Yazılı görev A. Mahkeme kararı metninde davanın konusu ne olarak belirtilmiştir?
Yazılı görev B. Mahkeme kararı metninin "Görüntülediğiniz mahkeme kararı" ifadesiyle başlayıp "(Ticari Satımdan Kaynaklanan)" ifadesiyle biten kısmını hiç değiştirmeden yeniden yazın.
Yazılı görev C. Mahkeme kararı metnine göre bu karar henüz kesinleşmemiş olmasına rağmen neden eklenmiştir?

Metin parçası.
# # #

Emsal Mahkeme Kararı Ankara 7. Asliye Ticaret Mahkemesi 2018/515 E. 2023/299 K. 28.04.2023 T.

Görüntülediğiniz mahkeme kararı henüz kesinleşmemiştir. Yararlı olması amacıyla eklenmiştir.

T.C. ANKARA 7. ASLİYE TİCARET MAHKEMESİ
TÜRK MİLLETİ ADINA YARGILAMA YAPMAYA VE HÜKÜM VERMEYE YETKİLİ
T.C.
ANKARA GEREKÇELİ KARAR
7. ASLİYE TİCARET MAHKEMESİ

ESAS NO : 2018/515 Esas
KARAR NO : 2023/299

DAVA : İtirazın İptali (Ticari Satımdan Kaynaklanan)

# # #

Sağlanan veriler.
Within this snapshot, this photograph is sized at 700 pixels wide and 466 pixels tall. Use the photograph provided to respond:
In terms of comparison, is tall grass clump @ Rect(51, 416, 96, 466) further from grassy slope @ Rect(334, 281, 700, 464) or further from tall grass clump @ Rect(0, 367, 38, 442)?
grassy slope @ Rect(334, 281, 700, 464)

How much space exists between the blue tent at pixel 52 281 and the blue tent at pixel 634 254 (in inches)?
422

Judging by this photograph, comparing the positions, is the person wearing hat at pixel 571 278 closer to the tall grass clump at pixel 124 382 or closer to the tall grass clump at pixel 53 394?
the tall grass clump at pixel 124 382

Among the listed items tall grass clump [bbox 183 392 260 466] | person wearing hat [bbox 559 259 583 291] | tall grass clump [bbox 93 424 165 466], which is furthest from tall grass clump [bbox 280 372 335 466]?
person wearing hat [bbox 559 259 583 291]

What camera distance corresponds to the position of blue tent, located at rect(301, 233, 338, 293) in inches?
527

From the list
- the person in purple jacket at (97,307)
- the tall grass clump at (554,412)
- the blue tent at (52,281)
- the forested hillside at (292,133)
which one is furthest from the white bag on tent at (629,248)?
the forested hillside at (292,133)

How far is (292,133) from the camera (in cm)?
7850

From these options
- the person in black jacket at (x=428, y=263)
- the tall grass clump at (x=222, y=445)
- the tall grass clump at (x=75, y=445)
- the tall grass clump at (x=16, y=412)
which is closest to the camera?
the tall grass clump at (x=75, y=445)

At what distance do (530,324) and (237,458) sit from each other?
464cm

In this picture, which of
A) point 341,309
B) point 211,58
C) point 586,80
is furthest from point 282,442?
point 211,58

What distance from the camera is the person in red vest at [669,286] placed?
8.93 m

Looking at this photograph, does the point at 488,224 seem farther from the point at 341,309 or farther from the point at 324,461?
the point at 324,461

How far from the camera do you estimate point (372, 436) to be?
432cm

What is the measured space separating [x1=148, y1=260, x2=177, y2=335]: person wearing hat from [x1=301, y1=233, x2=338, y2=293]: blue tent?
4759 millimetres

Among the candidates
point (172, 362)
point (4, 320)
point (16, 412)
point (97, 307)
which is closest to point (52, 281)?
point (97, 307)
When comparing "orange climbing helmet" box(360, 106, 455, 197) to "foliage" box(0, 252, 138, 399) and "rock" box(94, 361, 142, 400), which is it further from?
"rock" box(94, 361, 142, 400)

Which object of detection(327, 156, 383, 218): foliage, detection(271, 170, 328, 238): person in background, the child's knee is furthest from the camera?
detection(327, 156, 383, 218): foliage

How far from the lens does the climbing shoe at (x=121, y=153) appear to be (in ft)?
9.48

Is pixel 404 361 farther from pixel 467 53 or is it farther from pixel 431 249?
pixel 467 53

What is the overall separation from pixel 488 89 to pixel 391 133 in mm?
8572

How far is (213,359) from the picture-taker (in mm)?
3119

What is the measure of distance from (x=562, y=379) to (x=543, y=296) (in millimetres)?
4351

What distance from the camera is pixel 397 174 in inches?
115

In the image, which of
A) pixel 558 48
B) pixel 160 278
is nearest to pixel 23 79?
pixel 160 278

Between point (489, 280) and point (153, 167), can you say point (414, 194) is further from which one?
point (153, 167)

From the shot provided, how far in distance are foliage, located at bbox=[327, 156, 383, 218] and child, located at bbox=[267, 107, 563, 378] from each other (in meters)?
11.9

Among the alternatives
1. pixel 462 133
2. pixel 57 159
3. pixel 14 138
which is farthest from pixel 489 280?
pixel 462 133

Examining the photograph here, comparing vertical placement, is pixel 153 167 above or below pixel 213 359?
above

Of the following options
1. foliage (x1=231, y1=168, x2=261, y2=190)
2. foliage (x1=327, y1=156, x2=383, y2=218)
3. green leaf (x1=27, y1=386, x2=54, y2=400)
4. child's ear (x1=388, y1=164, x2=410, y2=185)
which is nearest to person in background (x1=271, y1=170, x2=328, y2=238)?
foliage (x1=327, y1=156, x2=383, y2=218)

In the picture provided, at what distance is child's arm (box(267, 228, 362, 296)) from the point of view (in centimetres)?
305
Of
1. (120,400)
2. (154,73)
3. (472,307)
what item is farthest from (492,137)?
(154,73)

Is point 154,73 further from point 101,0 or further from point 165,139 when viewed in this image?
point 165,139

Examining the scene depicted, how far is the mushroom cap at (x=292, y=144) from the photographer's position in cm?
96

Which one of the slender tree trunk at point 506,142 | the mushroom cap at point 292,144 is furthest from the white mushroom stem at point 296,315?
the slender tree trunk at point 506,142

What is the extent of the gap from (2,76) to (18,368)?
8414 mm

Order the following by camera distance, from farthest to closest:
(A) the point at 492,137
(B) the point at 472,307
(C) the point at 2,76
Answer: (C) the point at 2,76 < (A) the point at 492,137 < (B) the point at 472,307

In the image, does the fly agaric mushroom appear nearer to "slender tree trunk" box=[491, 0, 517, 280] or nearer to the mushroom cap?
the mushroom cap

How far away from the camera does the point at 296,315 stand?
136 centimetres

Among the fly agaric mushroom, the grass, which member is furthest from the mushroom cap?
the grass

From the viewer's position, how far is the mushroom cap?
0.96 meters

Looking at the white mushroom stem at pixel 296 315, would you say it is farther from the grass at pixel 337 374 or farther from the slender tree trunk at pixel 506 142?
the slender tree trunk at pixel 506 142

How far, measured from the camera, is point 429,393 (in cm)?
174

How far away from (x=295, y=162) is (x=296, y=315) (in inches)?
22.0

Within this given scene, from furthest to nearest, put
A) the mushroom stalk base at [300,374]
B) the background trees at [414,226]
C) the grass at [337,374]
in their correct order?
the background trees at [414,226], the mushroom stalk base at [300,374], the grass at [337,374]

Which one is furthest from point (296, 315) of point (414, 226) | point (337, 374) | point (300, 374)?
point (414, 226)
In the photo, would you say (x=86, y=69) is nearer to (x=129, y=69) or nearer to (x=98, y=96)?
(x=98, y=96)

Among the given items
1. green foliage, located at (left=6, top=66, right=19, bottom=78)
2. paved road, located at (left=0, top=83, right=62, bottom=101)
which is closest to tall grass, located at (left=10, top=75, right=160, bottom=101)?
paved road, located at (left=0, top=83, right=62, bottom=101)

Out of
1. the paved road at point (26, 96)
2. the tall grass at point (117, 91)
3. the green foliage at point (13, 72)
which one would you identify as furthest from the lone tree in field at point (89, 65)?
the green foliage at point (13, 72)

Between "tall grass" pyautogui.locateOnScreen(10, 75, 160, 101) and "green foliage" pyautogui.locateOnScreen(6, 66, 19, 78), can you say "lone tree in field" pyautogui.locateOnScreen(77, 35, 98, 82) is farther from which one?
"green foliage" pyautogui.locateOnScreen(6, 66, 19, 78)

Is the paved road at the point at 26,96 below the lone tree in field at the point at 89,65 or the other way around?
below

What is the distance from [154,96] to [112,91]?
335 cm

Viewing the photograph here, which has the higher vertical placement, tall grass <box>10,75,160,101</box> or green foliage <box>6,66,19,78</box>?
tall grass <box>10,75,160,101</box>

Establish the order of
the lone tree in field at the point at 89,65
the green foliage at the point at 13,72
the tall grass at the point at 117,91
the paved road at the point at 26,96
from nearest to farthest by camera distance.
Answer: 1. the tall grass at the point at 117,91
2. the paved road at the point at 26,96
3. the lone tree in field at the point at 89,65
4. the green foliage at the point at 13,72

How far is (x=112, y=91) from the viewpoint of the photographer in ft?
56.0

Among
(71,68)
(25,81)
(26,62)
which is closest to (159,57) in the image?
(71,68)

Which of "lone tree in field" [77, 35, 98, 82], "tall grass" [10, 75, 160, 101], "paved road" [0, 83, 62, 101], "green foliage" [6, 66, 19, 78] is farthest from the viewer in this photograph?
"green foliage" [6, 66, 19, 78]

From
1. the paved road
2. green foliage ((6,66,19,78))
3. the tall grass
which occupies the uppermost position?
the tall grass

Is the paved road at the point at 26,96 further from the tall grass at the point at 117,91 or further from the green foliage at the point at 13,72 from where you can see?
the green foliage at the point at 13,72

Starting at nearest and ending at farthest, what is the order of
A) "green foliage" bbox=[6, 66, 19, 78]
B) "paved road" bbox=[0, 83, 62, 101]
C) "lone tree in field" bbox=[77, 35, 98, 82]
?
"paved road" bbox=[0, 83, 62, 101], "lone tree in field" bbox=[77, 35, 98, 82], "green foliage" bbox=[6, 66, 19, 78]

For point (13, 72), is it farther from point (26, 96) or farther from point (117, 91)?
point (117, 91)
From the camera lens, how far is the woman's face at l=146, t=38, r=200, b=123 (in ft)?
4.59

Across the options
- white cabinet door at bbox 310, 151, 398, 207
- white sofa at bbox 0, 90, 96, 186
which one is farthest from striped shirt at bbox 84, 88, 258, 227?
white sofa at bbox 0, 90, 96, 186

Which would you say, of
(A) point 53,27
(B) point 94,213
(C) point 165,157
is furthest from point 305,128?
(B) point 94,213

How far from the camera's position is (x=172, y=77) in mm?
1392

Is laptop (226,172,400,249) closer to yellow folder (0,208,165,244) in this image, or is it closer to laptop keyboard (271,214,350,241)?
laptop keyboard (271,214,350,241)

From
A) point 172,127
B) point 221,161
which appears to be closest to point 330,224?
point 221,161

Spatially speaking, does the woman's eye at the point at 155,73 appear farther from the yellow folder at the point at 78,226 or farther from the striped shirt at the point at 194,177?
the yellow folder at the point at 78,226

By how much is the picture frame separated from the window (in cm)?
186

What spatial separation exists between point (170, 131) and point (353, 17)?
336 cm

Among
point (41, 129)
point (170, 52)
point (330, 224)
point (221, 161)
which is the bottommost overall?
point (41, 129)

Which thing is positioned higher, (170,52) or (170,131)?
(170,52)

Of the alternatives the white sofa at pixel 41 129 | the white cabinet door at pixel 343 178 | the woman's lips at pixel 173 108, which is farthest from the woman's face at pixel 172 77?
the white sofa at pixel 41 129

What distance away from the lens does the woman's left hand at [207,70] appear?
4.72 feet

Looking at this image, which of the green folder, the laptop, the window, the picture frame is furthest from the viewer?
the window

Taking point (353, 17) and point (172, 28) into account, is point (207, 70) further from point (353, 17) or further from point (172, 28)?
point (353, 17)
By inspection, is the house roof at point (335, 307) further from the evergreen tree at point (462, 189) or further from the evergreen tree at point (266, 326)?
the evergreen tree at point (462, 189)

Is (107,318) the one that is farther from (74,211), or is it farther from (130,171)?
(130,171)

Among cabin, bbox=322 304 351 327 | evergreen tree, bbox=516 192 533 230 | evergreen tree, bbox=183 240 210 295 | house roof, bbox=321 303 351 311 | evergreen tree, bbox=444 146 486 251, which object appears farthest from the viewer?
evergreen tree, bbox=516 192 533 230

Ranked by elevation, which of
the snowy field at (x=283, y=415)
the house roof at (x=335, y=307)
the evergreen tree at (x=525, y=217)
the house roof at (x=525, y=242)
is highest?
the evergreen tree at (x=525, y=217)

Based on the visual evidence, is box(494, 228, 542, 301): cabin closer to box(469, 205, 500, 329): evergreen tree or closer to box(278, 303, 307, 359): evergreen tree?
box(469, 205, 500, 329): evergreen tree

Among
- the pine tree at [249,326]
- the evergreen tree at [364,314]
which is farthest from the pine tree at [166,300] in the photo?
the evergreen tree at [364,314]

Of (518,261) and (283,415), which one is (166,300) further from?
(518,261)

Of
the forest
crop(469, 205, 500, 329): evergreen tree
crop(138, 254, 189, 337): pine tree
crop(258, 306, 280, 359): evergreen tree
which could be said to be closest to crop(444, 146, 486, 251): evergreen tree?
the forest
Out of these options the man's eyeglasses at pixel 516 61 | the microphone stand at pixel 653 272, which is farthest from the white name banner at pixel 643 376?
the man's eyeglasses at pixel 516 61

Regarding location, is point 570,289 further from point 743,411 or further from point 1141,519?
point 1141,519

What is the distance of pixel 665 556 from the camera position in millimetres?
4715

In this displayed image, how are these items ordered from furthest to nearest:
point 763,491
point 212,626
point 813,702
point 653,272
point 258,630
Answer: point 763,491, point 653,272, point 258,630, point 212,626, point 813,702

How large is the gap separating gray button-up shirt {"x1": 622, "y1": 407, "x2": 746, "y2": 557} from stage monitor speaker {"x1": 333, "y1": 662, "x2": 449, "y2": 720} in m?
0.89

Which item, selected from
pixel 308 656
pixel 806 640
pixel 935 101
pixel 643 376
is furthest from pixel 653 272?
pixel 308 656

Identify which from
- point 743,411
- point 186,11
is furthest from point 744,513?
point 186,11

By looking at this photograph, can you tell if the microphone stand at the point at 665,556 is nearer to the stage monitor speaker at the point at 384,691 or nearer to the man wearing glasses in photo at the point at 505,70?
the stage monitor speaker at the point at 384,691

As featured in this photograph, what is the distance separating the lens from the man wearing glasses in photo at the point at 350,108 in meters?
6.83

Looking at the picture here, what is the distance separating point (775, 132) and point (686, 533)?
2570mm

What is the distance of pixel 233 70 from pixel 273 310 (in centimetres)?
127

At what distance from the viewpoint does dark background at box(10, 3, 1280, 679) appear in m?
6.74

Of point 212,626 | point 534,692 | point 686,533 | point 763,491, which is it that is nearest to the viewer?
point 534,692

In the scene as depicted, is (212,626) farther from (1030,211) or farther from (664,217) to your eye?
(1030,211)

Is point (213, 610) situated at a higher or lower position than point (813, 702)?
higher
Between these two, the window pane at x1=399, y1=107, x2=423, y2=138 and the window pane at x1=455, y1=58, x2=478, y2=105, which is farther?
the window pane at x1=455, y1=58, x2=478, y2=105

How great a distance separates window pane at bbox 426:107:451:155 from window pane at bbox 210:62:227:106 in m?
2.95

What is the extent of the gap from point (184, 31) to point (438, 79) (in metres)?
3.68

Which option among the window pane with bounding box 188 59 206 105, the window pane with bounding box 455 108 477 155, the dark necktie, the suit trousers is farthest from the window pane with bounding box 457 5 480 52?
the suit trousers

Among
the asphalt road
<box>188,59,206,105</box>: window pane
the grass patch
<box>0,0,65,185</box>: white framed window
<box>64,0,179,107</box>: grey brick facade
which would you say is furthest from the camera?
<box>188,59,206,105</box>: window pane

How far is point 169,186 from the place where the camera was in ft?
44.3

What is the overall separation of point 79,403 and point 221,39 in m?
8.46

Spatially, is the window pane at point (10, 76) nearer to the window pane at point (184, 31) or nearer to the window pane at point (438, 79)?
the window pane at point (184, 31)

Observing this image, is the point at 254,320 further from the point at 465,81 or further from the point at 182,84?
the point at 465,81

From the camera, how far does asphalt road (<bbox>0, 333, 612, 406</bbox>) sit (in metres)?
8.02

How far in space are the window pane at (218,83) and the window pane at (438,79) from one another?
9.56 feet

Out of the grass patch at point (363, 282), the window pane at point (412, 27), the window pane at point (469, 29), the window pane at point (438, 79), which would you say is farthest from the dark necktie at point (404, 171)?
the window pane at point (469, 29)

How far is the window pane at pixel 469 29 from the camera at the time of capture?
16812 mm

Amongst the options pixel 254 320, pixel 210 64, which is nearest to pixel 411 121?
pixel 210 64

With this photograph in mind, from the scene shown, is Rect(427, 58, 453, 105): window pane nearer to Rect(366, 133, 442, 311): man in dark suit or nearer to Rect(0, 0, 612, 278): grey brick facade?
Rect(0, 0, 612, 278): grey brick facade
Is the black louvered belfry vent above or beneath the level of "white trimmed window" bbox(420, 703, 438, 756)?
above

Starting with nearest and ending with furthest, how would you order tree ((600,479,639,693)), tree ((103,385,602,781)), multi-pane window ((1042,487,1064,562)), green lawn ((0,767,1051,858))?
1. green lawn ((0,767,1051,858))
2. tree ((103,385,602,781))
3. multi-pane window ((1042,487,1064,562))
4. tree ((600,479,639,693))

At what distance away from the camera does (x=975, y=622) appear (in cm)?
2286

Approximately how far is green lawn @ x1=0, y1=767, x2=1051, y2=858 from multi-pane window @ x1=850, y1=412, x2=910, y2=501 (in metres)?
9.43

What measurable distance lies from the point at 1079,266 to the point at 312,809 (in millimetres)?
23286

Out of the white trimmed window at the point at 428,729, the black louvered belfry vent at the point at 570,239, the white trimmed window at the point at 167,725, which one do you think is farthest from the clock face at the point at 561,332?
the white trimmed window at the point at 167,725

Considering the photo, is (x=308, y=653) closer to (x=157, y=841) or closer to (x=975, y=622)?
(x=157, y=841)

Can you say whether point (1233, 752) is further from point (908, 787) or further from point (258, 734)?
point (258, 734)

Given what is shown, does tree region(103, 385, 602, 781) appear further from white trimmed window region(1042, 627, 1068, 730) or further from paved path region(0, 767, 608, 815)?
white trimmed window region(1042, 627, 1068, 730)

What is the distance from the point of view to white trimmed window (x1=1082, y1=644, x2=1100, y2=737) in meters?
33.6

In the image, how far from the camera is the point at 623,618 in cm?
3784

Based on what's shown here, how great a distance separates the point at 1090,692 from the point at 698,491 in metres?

# # #

Doğru çıktı A. İtirazın İptali (Ticari Satımdan Kaynaklanan)

Doğru çıktı B.
Görüntülediğiniz mahkeme kararı henüz kesinleşmemiştir. Yararlı olması amacıyla eklenmiştir.

T.C. ANKARA 7. ASLİYE TİCARET MAHKEMESİ
TÜRK MİLLETİ ADINA YARGILAMA YAPMAYA VE HÜKÜM VERMEYE YETKİLİ
T.C.
ANKARA GEREKÇELİ KARAR
7. ASLİYE TİCARET MAHKEMESİ

ESAS NO : 2018/515 Esas
KARAR NO : 2023/299

DAVA : İtirazın İptali (Ticari Satımdan Kaynaklanan)

Doğru çıktı C. Karar henüz kesinleşmemiş olsa da yararlı olması amacıyla eklenmiştir.